In 1944, The Ministry of Aircraft Procurement issued a specification calling for design concepts for a fast, high-altitude, jet-powered medium bomber to replace the Whirlwind / Typhoon / Mosquito style of aircraft. A Ministry of Aircraft Production requirement evolved which sought a jet engined medium bomber and it was initially considered that this new aircraft would take the RAF's Main Force into the jet age with a jet bomber which would be suitable until the heavy bombers, (the "V" bombers), were developed.

Canberra layout

At English Electric Aircraft at Preston (UK), W.E.W. Petter took up the challenge and in the same year, 1944, conceived the aircraft that was to become the world-famous Canberra.

The Canberra was initially envisaged as a single engined, straight winged bomber with a circular cross-section (to ease the problems inherent at that time in pressurising aircraft), but this idea was soon dropped in view of the limited bomb and fuel capacity that would be imposed. An aircraft with engines mounted at the wing roots was considered but wing-mounted engines became favoured when the Rolls Royce Avon 101 (RA1), an engine of relatively small overall diameter, became available.

Canberra prototype

The designers opted for straight, broad wings and retained the aircraft's circular cross-section fuselage - the Canberra's classic shape was settled. An order for 90 aircraft was placed before the prototype even flew.

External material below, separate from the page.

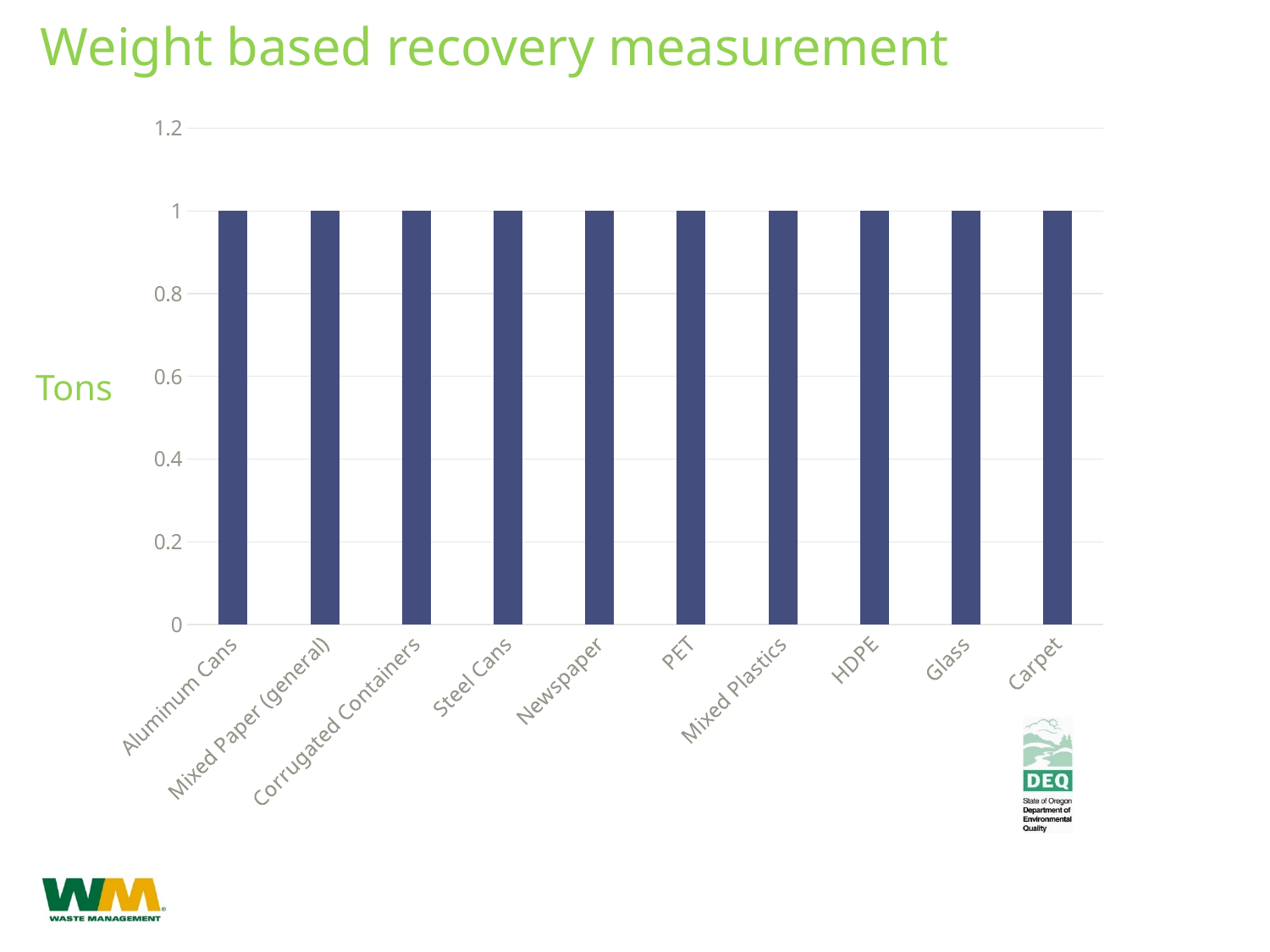
How many categories are shown on the x axis of the chart? 10 What is the value for Newspaper? 1 Is the value for HDPE greater or less than 1.2? less What is the difference between the values for Steel Cans and PET? 0 What unit is labelled on the vertical axis of the chart? Tons Do the values rise, fall, or stay the same across the categories from Aluminum Cans to Carpet? stay the same What is the value for Aluminum Cans? 1 What is the value for Mixed Plastics? 1 What is the title of the chart? Weight based recovery measurement What kind of chart is shown on the slide? bar chart What is the value for Carpet? 1 Is the value for Glass greater or less than 0.8? greater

The prototype Canberra, VN799, looked very much as they do today except for a rounded tip to the fin and a long tail-fin strake along the top of the fuselage. The aircraft was painted overall in a light blue colour and taxying trials took place at Warton on 8th May 1949.

The test pilot, R.P. Beamont, considered the aircraft more than ready after a few short "hops" under power on the main runway.

On Friday 13th May 1949, Beamont lofted the prototype Canberra into the air accompanied by a Vampire chase plane - the Canberra was airborne for the first time. On that Friday 13th, the pilot and designers probably little realised that their aircraft would develop, become a multi-record breaker and go on to serve world-wide with many different Air Forces.

Canberra advert from 1951

On its entry into service at RAF Binbrook in 1951, the B.2 Canberra was considered to be the replacement bomber for the RAF's Avro Lincolns and B-29 Washington B-1s. These aircraft had themselves replaced the Halifaxes and Lancasters that had given such sterling service for Bomber Command during the then-recent conflict of WWII.

Canberras flew as bombers, interdictors, reconnaissance aircraft, trainers, electronic warfare hacks and target tugs with the UK armed forces - with the last handful of recce jets (PR.Mk.9s) being retired in 2006 - 55 years of service for the type. NASA continue to fly a couple of heavily-modified Canberras and a similar number fly in private hands - notably one in Australia and one of the last PR.9s here in the UK (indeed it appeared at the 2014 Sywell Airshow).